Our Sybil Resistance Strategy for GG20

By @Joel_m @umarkhaneth

With big thanks to @Sov and @meglister

TL;DR

In this post, we’ll share our Sybil resistance strategy for GG20. Our plan is based on three lines of thought:

  1. If you can only look at donation data, complete Sybil Resistance is impossible in any QF mechanism, no matter how fancy.
  2. That being said, COCM has a large (though not complete) sybil-reducing effect.
  3. The passport team has recently introduced a new verification procedure called Passport model based detection, which reduces user burden and appears to be quite effective when combined with COCM.

Therefore, the strategy is clear: use COCM and Passport’s model based detection for GG20, which will yield a smoother user experience and more sybil resistance.

Wait, what’s COCM?

You can think of COCM (Connection-Oriented Cluster Match) as a tweak to the Pairwise Match algorithm suggested by Vitalik. Like Pairwise Match, COCM is based on standard QF and attenuates a project’s funding if many of its donors have similar donation patterns. However, COCM calculates similarity differently. See this blog post for a full explanation.

▶ [WORK TO BE COMPLETED]: Pick up the post on the GG20 Sybil resistance strategy after its last sentence and keep writing it.

▶ [PROVIDED DATA]:
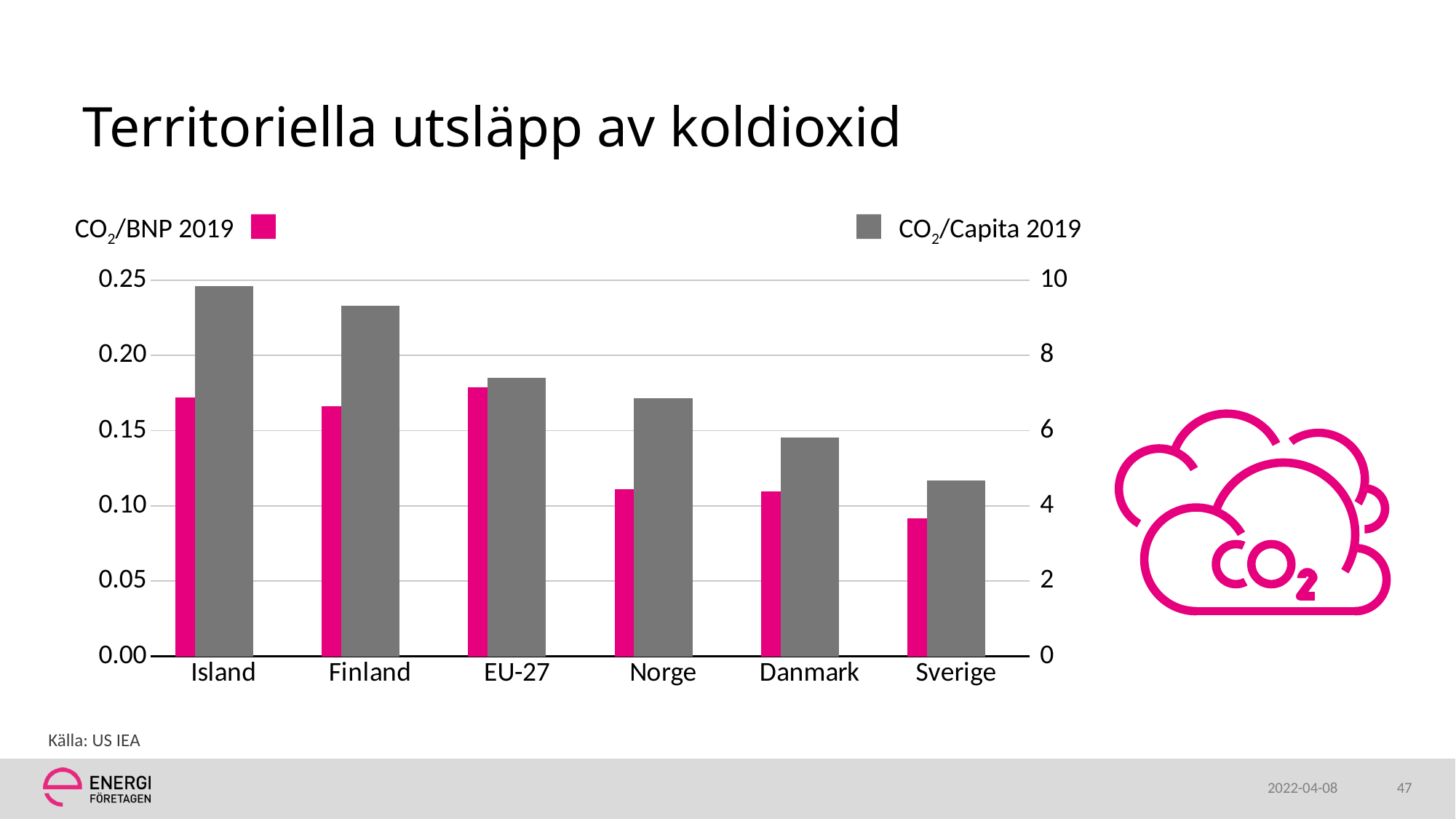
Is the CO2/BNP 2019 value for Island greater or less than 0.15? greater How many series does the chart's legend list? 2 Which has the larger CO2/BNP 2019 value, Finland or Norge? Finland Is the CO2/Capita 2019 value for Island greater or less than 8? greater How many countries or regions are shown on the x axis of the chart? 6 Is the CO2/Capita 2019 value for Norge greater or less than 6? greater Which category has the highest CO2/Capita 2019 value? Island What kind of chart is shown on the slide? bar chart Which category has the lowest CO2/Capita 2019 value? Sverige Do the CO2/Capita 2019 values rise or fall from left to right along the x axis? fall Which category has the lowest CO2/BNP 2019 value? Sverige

▶ [SOLVED EXERCISE]:
Sybil resistance is at odds with what we like about QF

QF is commonly understood as a fairly democratic mechanism, in the sense that many small donors can out-class one large donor. It turns out that sybil resistance is at odds with this property.

The community uses the term “sybil” in many ways, so let’s clarify what we mean. Imagine a person about to donate to Gitcoin Grants – say, $10 to project X, and $4 to project Y. Before checking out, they pause and ask, “what if I actually split my donations among two separate wallets? I could donate, say, $5 to X and $2 to Y from both wallets, instead of making one big donation.” If that person wouldn’t be better off splitting up their donation (regardless of the original donation amounts or the way they split it up), then I’ll say the QF mechanism is sybil resistant, since people are incentivized just to make their whole donation from one account.

The problem is that any mechanism with this sybil resistance property degenerates into a direct donation mechanism where no matching funds are added. This is because you can apply the logic of the definition in reverse. Imagine that Alice and Bob are two donors to a QF round. Even if Alice and Bob are real people, a mechanism has no way of knowing that their donations aren’t really two sybil donations from a real user named Charlie, whose cart originally held all of Alice’s donations plus all of Bob’s.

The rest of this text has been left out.